** begin Records provided **

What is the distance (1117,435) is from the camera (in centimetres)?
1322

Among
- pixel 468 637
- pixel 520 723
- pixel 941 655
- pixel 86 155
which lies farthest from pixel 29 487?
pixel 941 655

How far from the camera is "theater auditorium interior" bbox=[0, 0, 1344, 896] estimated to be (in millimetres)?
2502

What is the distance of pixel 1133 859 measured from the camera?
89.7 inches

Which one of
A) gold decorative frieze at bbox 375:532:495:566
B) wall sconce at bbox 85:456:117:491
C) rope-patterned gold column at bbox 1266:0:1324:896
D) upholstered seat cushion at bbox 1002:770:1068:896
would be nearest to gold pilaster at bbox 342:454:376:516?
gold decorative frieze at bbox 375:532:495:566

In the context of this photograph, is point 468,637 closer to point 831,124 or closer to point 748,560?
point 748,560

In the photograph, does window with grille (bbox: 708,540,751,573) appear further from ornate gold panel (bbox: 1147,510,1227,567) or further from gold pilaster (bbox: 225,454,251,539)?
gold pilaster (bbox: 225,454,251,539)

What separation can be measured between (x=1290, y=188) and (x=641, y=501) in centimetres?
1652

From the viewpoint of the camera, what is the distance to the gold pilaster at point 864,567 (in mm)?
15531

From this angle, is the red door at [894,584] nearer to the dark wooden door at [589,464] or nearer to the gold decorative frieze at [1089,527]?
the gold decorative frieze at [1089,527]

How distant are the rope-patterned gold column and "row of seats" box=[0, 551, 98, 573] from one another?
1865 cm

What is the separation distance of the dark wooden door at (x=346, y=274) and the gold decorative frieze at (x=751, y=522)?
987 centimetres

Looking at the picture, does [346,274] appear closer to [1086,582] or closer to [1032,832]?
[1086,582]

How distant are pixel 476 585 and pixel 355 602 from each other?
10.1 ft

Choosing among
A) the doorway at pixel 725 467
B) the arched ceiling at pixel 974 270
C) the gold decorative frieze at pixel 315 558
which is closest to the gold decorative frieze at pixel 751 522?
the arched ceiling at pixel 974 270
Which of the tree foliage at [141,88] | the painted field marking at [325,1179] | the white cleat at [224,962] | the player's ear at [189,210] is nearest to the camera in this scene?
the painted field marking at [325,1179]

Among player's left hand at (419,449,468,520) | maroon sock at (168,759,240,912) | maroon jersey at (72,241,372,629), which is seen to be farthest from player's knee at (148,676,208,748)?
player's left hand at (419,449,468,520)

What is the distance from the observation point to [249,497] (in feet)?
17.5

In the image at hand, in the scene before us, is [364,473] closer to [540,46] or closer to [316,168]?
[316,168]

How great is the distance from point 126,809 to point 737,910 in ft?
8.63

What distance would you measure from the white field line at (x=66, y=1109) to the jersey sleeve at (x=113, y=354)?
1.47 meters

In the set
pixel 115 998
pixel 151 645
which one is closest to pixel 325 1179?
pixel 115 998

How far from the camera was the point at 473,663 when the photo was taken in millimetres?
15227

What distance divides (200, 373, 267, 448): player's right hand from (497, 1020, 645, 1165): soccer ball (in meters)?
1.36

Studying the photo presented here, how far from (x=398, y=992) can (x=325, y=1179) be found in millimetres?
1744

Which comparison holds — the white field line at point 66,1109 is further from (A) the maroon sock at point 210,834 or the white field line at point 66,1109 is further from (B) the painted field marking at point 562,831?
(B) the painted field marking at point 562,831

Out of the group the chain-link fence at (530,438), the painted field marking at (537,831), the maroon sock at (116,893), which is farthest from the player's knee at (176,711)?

** end Records provided **

• _Problem_
Could you copy out all of the entries above word for word, with nothing changed?

• _Response_
What is the distance (1117,435) is from the camera (in centimetres)?
1322

Among
- pixel 468 637
- pixel 520 723
- pixel 941 655
- pixel 86 155
which lies farthest from pixel 29 487?
pixel 941 655

How far from the camera is "theater auditorium interior" bbox=[0, 0, 1344, 896] estimated to be (in millimetres)?
2502

What is the distance of pixel 1133 859 measured from the camera?
89.7 inches

Which one of
A) gold decorative frieze at bbox 375:532:495:566
B) wall sconce at bbox 85:456:117:491
C) rope-patterned gold column at bbox 1266:0:1324:896
D) upholstered seat cushion at bbox 1002:770:1068:896
would be nearest to gold pilaster at bbox 342:454:376:516?
gold decorative frieze at bbox 375:532:495:566

In the context of this photograph, is point 468,637 closer to point 831,124 or closer to point 748,560?
point 748,560

In the photograph, does window with grille (bbox: 708,540,751,573) appear further from ornate gold panel (bbox: 1147,510,1227,567) or further from gold pilaster (bbox: 225,454,251,539)?
gold pilaster (bbox: 225,454,251,539)

What separation can be measured between (x=1290, y=188) and (x=641, y=501) in centimetres?
1652

From the viewpoint of the camera, what is the distance to the gold pilaster at point 864,567 (in mm)?
15531

From this angle, is the red door at [894,584] nearer to the dark wooden door at [589,464] or nearer to the gold decorative frieze at [1089,527]?
the gold decorative frieze at [1089,527]

How distant are the rope-patterned gold column and "row of seats" box=[0, 551, 98, 573] from one another?
1865 cm

What is the separation distance of the dark wooden door at (x=346, y=274) and the gold decorative frieze at (x=751, y=522)?
987 centimetres

Looking at the picture, does [346,274] appear closer to [1086,582] or closer to [1032,832]?
[1086,582]

How distant are pixel 476 585 and pixel 355 602 from each other?
10.1 ft

Choosing among
A) the doorway at pixel 725 467
B) the arched ceiling at pixel 974 270
C) the gold decorative frieze at pixel 315 558
which is closest to the gold decorative frieze at pixel 751 522?
the arched ceiling at pixel 974 270
Which of the tree foliage at [141,88] | the painted field marking at [325,1179] | the white cleat at [224,962] | the player's ear at [189,210] is nearest to the camera in this scene?
the painted field marking at [325,1179]

Among player's left hand at (419,449,468,520) | maroon sock at (168,759,240,912) | maroon jersey at (72,241,372,629), which is seen to be farthest from player's knee at (148,676,208,748)?
player's left hand at (419,449,468,520)

What is the distance from the observation point to [249,497] (in feet)?
17.5

In the image at hand, in the scene before us, is [364,473] closer to [540,46] or closer to [316,168]?
[316,168]

How great is the distance from point 126,809 to point 737,910 in ft?
8.63

What distance would you measure from the white field line at (x=66, y=1109) to the jersey sleeve at (x=113, y=354)?
1.47 meters

In the set
pixel 115 998
pixel 151 645
which one is closest to pixel 325 1179?
pixel 115 998

How far from the camera was the point at 473,663 when the photo was taken in millimetres?
15227

What distance divides (200, 373, 267, 448): player's right hand from (497, 1020, 645, 1165): soccer ball (in meters)?
1.36

Studying the photo presented here, how far from (x=398, y=992) can (x=325, y=1179) be found in millimetres?
1744

Which comparison holds — the white field line at point 66,1109 is further from (A) the maroon sock at point 210,834 or the white field line at point 66,1109 is further from (B) the painted field marking at point 562,831?
(B) the painted field marking at point 562,831

Out of the group the chain-link fence at (530,438), the painted field marking at (537,831), the maroon sock at (116,893), which is farthest from the player's knee at (176,711)?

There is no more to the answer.